Mitte April reiste Ruth Maurer nach Valendas, um sich alle Tiere anzuschauen. Sie hatten sich bereits gut eingewöhnt, aber zum Teil waren sie noch etwas scheu, und unter dem dicken, stumpfen Fell spürte man die Rippen unter der Haut. Es dauert eine Weile, bis solch abgemagerte Tiere wieder auf­gefüttert sind; aber die Hufe waren dank sorgsamer Pflege einer freiwilligen Helferin schon viel besser.

Und jetzt: wie sollten die Damen denn heissen? Corina und Andi tauften ihr eigenes Pony „Ronja“. Sarah Dreyfus wünschte sich eine „Hope“. Die drei SAMANA WASI-Ponys wurden auf die Namen „Etoile“, „Trixli“ (erst ca. halbjährig und evtl. ein Fohlen von „Etoile“) und „Soleil“ getauft. Das hellbraun-weisse Stütlein von Ruth Maurer behielt seinen Übernamen „Geissli“, da es nicht nur so aussieht, sondern sich mit seinen mun­teren Kapriolen auch so benimmt wie ein Geissli.

So weit, so gut – es war alles in Minne geregelt: bis der kleine „Soleil“ sich plötzlich zu benehmen begann wie ein Hengstli. Nach einer gründlicheren Untersuchung durch den Pferdespezialisten wurde dann festgestellt, dass Soleil tatsächlich ein Hengst ist, nur sah man das im dichten Fell nicht, denn die Hoden lagen innen, in der Leistengegend. Soleil musste also (mittels eines grösseren Eingriffes) kastriert werden.

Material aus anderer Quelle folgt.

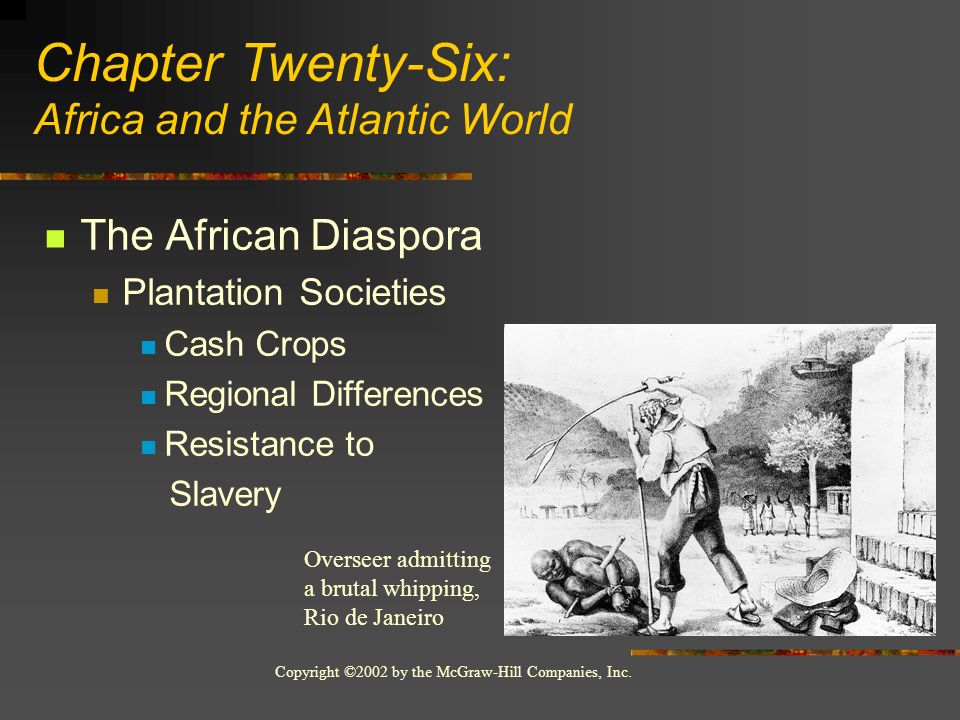 Chapter Twenty-Six:
Africa and the Atlantic World

The African Diaspora
Plantation Societies
Cash Crops
Regional Differences
Resistance to Slavery

Overseer admitting a brutal whipping, Rio de Janeiro

Copyright ©2002 by the McGraw-Hill Companies, Inc.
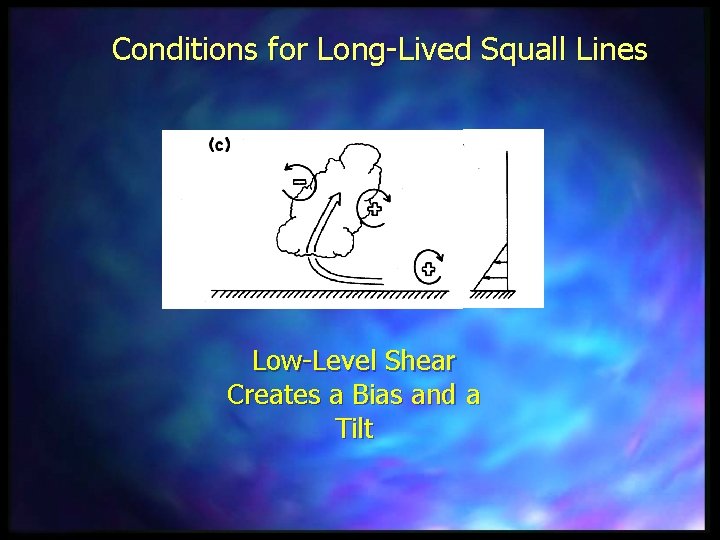 Conditions for Long-Lived Squall Lines

(c)

−

+

+

Low-Level Shear Creates a Bias and a Tilt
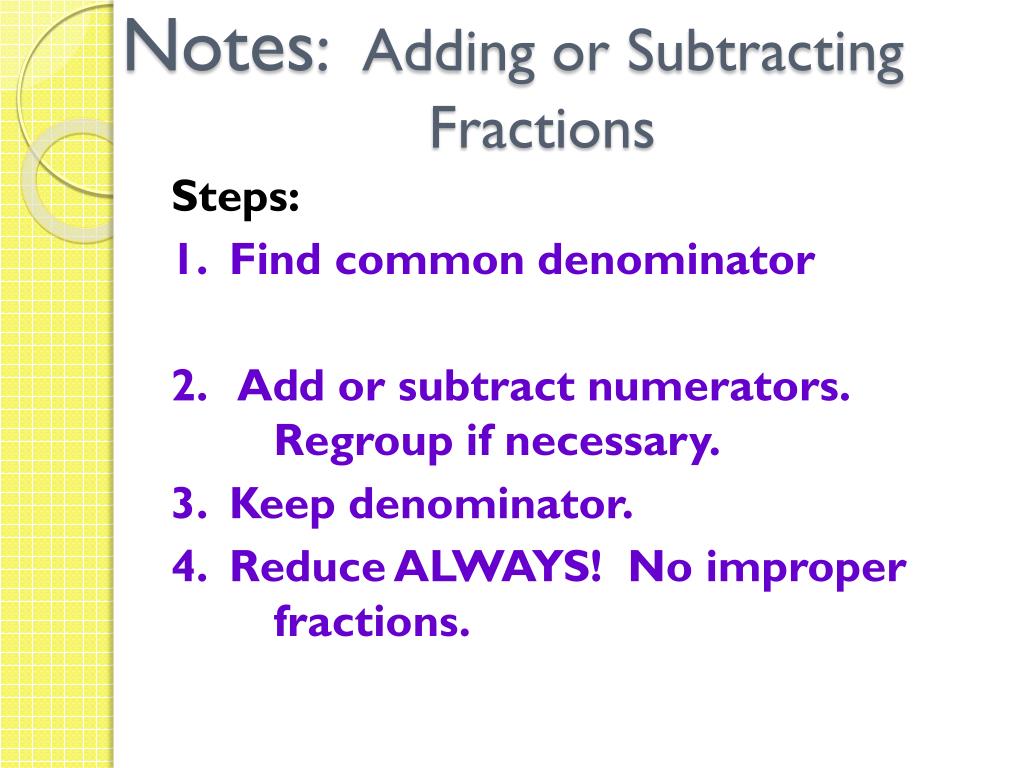 Notes: Adding or Subtracting Fractions

Steps:

1. Find common denominator

2. Add or subtract numerators. Regroup if necessary.

3. Keep denominator.

4. Reduce ALWAYS! No improper fractions.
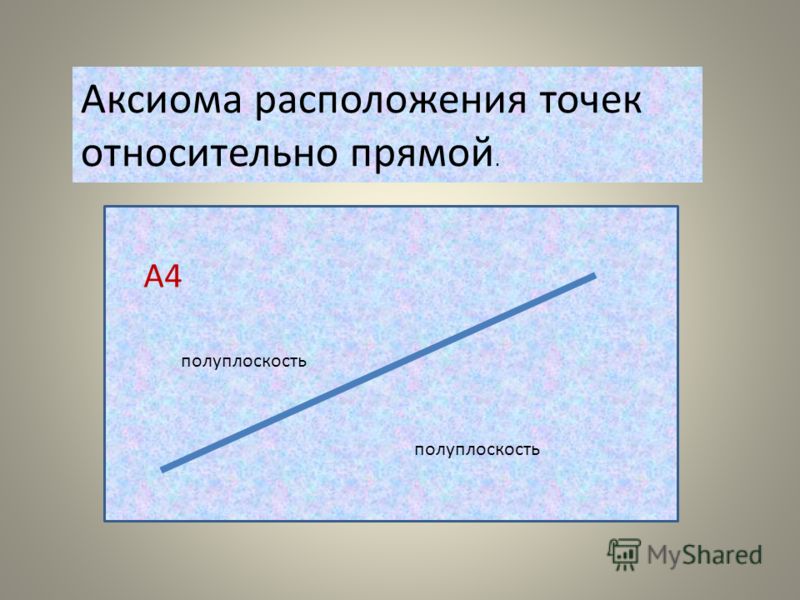 Аксиома расположения точек относительно прямой.

А4

полуплоскость

полуплоскость

MyShared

Wir vereinbarten, dass Soleil, sobald er genügend bei Kräften war, in die nächstgele­gene Klinik (am Bodensee) gebracht und operiert werden sollte. Corina und Andi Brun­ner transportierten ihn am 16. Mai dorthin und nahmen Geissli mit, damit er nicht ganz alleine war. Und oh Wunder, in der Klinik stellte man fest, dass die beiden Hoden inzwi­schen von selber noch hinuntergerutscht waren und somit eine ganz normale Kastration vorgenommen werden konnte.

Schon am nächsten Tag durften die beiden Ponys wieder heim nach Valendas in ihre Herde.

Da kann man nur dankbar sagen: Ende gut, alles gut!